| Stated problem |
Reproduce only the part that opens with the line containing "From the group" and closes with the line containing "8727 millimetres", switching "person wearing cap" to "worker wearing cap" and leaving everything else in those lines unchanged.
-- start Raw data --
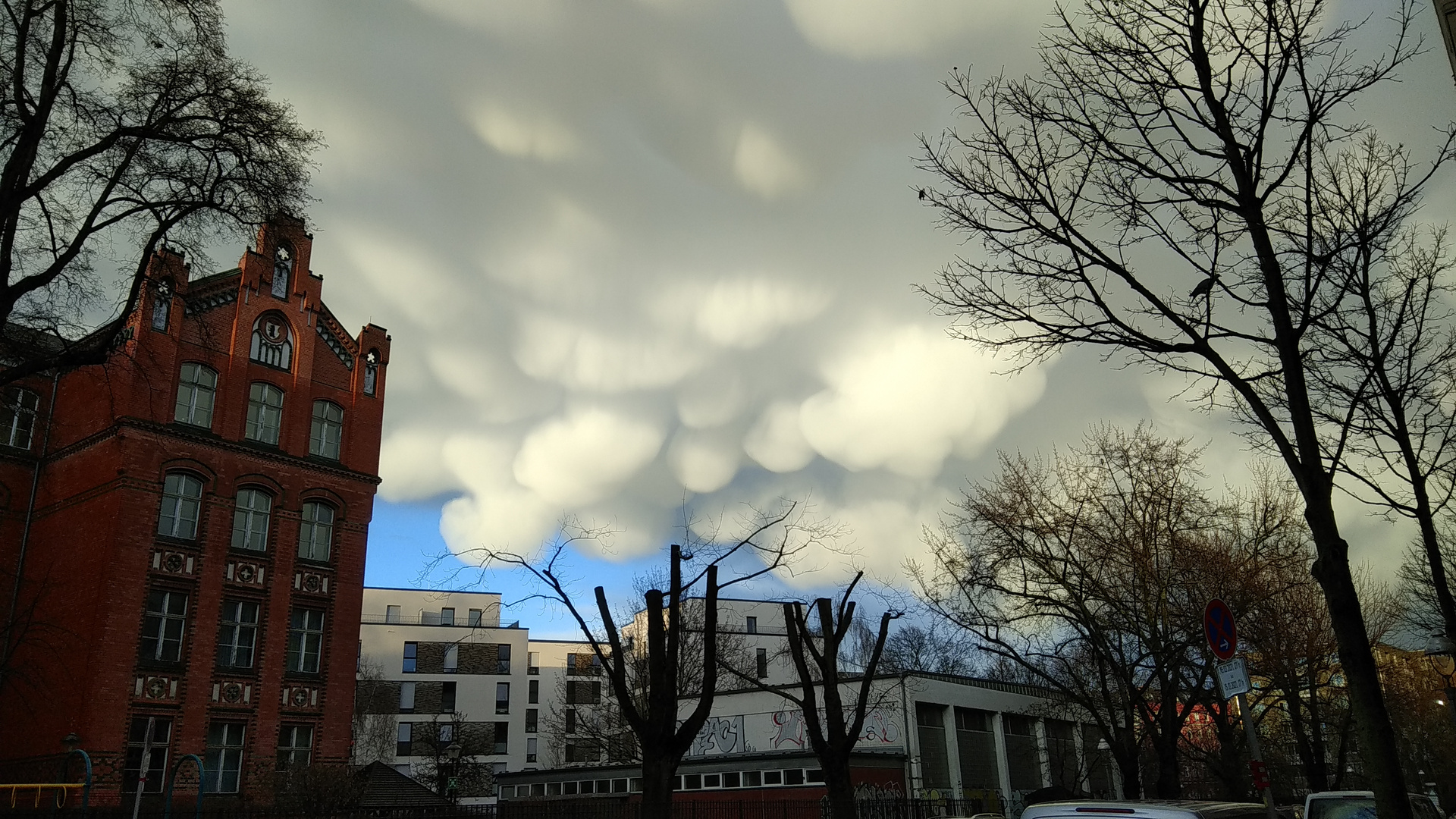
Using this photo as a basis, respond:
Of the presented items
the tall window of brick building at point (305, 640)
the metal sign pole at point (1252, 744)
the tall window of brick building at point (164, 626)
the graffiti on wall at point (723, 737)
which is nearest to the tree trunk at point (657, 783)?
the metal sign pole at point (1252, 744)

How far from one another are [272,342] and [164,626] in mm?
10181

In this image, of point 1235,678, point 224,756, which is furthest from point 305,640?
point 1235,678

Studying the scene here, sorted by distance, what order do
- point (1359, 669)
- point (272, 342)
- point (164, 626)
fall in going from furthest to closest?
1. point (272, 342)
2. point (164, 626)
3. point (1359, 669)

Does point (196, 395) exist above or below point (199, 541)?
above

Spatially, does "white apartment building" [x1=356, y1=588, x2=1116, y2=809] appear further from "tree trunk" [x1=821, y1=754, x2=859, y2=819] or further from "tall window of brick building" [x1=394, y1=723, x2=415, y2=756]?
"tree trunk" [x1=821, y1=754, x2=859, y2=819]

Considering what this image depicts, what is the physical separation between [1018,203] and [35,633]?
31.7 meters

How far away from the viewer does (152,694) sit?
90.6ft

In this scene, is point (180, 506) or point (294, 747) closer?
point (180, 506)

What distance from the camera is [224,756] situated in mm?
28766

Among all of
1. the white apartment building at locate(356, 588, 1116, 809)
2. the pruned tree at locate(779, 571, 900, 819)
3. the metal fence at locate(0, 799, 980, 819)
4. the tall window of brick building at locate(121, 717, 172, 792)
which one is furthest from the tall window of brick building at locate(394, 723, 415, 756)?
the pruned tree at locate(779, 571, 900, 819)

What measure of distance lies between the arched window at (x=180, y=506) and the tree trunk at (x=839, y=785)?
2146 cm

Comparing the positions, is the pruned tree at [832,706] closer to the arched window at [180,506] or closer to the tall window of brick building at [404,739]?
the arched window at [180,506]

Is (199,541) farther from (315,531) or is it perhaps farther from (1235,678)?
(1235,678)

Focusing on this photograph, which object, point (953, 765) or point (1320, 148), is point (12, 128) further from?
point (953, 765)
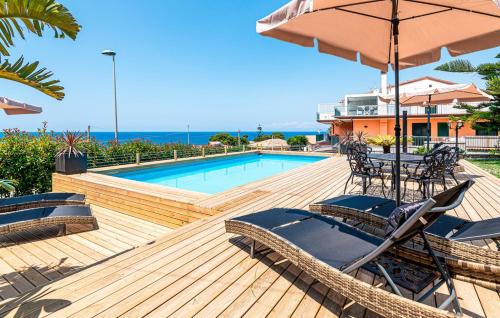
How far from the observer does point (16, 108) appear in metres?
5.11

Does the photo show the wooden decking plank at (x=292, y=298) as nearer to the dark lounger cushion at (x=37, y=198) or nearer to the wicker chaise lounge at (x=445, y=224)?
the wicker chaise lounge at (x=445, y=224)

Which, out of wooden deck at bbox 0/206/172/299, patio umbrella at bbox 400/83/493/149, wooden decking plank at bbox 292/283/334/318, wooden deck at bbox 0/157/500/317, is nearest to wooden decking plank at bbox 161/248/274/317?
wooden deck at bbox 0/157/500/317

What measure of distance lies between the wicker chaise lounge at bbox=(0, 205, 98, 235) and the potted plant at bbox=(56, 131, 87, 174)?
381 centimetres

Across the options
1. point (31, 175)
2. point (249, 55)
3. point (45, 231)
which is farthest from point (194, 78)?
point (45, 231)

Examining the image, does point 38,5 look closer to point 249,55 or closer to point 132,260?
point 132,260

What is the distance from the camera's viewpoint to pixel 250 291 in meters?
2.12

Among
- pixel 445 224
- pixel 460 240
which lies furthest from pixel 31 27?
pixel 445 224

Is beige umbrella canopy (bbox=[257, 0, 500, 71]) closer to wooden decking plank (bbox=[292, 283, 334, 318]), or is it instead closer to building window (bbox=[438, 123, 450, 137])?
wooden decking plank (bbox=[292, 283, 334, 318])

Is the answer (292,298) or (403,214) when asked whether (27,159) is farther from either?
(403,214)

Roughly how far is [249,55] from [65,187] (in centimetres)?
2193

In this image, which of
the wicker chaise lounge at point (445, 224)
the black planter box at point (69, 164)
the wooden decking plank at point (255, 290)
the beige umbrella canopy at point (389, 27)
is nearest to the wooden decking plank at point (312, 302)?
the wooden decking plank at point (255, 290)

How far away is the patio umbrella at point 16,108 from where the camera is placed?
483 cm

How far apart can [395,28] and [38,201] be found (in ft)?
20.6

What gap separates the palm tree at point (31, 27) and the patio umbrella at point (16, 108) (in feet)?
10.7
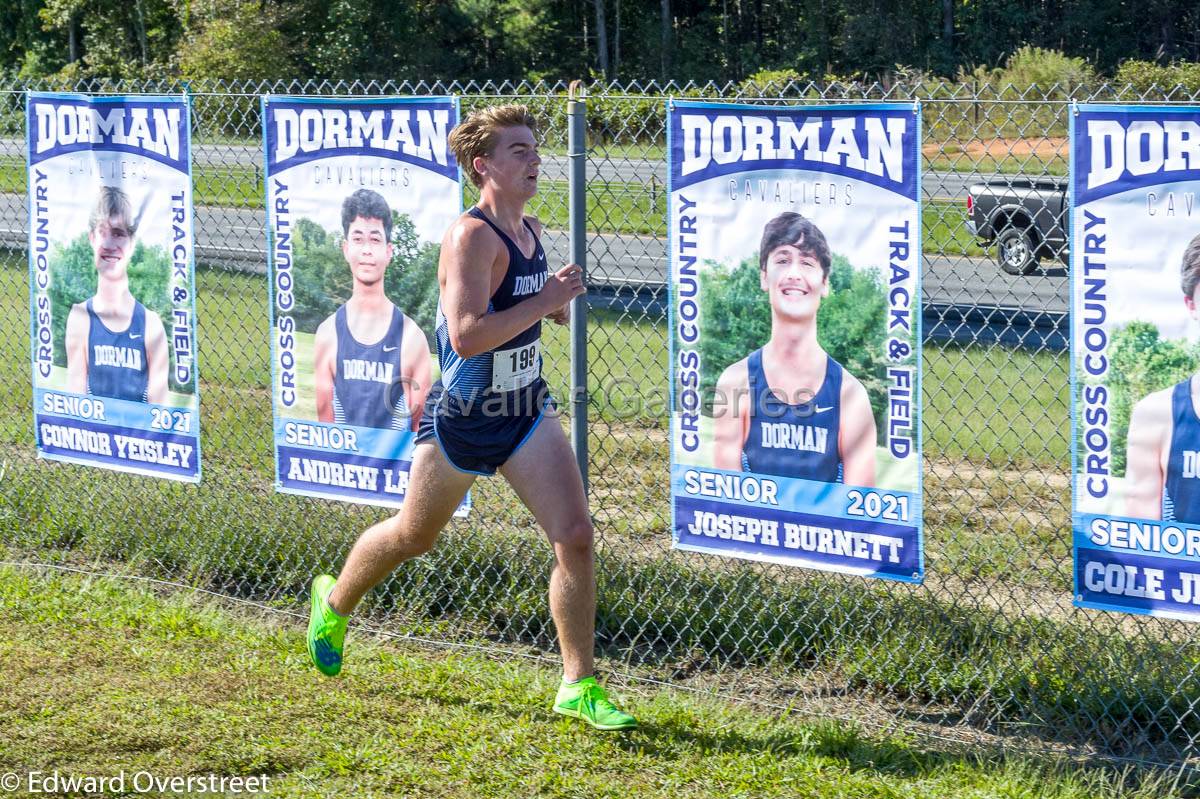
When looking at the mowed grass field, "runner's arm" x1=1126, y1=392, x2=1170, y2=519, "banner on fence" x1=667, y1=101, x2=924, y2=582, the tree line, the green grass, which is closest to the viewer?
"runner's arm" x1=1126, y1=392, x2=1170, y2=519

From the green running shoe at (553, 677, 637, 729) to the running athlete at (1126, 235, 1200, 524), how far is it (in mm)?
1688

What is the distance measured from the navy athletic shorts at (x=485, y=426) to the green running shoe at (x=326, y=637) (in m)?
0.77

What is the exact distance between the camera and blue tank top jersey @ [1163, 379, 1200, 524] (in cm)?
391

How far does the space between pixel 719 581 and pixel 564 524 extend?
3.72ft

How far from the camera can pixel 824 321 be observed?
444 centimetres

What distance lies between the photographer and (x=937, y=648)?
4.75 metres

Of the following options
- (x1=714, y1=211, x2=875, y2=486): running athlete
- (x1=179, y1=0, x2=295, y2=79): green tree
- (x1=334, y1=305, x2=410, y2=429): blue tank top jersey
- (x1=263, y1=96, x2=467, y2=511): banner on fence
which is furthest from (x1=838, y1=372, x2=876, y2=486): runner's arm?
(x1=179, y1=0, x2=295, y2=79): green tree

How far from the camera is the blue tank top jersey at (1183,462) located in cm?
391

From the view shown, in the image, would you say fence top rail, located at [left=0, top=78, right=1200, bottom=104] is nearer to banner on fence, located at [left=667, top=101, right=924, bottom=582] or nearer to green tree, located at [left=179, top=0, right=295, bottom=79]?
banner on fence, located at [left=667, top=101, right=924, bottom=582]

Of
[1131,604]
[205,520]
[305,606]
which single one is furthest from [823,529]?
[205,520]

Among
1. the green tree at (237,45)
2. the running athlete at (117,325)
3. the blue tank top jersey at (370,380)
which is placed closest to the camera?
the blue tank top jersey at (370,380)

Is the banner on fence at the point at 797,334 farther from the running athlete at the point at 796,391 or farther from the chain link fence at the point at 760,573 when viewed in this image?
the chain link fence at the point at 760,573

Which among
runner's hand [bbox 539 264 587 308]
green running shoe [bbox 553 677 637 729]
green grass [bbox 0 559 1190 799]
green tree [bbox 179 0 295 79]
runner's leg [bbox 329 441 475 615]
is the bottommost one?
green grass [bbox 0 559 1190 799]

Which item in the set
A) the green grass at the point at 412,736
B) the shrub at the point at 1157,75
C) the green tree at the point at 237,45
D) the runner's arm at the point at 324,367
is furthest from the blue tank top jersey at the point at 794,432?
the green tree at the point at 237,45
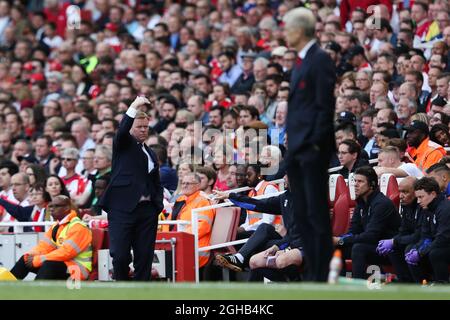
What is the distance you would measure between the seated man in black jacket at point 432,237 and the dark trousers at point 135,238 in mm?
2641

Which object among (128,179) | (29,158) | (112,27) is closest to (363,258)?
(128,179)

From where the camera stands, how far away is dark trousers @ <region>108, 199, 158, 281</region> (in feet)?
39.7

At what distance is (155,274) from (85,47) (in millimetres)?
11099

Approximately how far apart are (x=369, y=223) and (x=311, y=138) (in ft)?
13.1

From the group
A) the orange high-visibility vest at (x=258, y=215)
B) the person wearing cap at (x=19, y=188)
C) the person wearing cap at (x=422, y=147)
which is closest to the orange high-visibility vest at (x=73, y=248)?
the orange high-visibility vest at (x=258, y=215)

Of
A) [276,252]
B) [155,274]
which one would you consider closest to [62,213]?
[155,274]

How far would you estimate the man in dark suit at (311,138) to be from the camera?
8727 millimetres

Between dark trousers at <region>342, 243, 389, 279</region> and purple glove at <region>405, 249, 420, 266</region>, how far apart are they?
55 cm

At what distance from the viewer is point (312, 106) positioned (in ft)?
28.8

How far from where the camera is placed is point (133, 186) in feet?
39.8

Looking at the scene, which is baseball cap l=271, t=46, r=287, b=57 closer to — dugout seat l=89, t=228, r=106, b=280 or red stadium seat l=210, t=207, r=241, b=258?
red stadium seat l=210, t=207, r=241, b=258

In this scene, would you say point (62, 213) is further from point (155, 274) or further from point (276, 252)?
point (276, 252)

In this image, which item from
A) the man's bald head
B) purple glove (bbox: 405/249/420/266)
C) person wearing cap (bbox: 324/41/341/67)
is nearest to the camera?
purple glove (bbox: 405/249/420/266)

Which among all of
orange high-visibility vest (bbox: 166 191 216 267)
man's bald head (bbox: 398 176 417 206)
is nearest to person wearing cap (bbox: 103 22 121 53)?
orange high-visibility vest (bbox: 166 191 216 267)
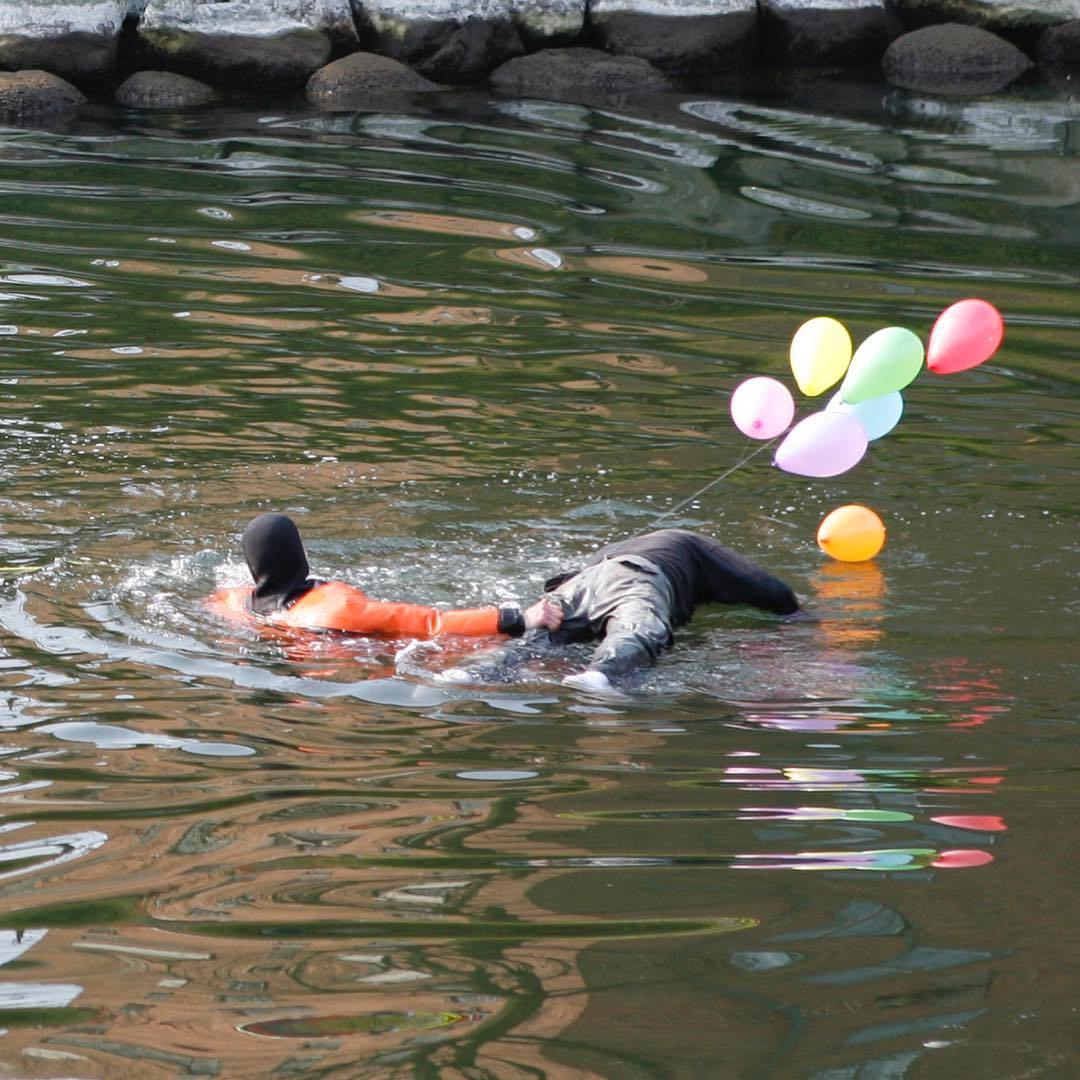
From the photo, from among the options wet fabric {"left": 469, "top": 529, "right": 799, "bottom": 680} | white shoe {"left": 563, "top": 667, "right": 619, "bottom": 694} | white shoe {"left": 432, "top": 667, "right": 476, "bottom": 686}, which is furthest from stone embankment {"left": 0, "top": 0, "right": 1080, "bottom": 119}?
white shoe {"left": 563, "top": 667, "right": 619, "bottom": 694}

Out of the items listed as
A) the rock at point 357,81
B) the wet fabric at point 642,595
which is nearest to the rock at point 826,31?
the rock at point 357,81

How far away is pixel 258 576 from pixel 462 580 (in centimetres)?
99

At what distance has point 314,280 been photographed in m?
11.5

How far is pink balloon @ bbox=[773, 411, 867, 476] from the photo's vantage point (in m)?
6.92

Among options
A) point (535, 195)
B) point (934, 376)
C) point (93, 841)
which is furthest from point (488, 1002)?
point (535, 195)

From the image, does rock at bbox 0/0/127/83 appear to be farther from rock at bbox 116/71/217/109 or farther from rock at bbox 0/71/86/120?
rock at bbox 116/71/217/109

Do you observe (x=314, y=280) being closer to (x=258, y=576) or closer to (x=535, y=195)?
→ (x=535, y=195)

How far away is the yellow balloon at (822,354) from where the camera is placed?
723cm

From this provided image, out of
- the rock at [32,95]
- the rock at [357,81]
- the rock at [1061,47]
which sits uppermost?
the rock at [1061,47]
-- end Raw data --
| Response to the task |
From the group
A) the orange high-visibility vest at (x=258, y=215)
B) the worker wearing cap at (x=19, y=188)
C) the worker wearing cap at (x=422, y=147)
which is closest to the orange high-visibility vest at (x=73, y=248)?
the orange high-visibility vest at (x=258, y=215)

Of
A) [276,252]
B) [155,274]
which one would you consider closest to [62,213]?
[155,274]

How far would you estimate the man in dark suit at (311,138) to be from the camera?
8727 millimetres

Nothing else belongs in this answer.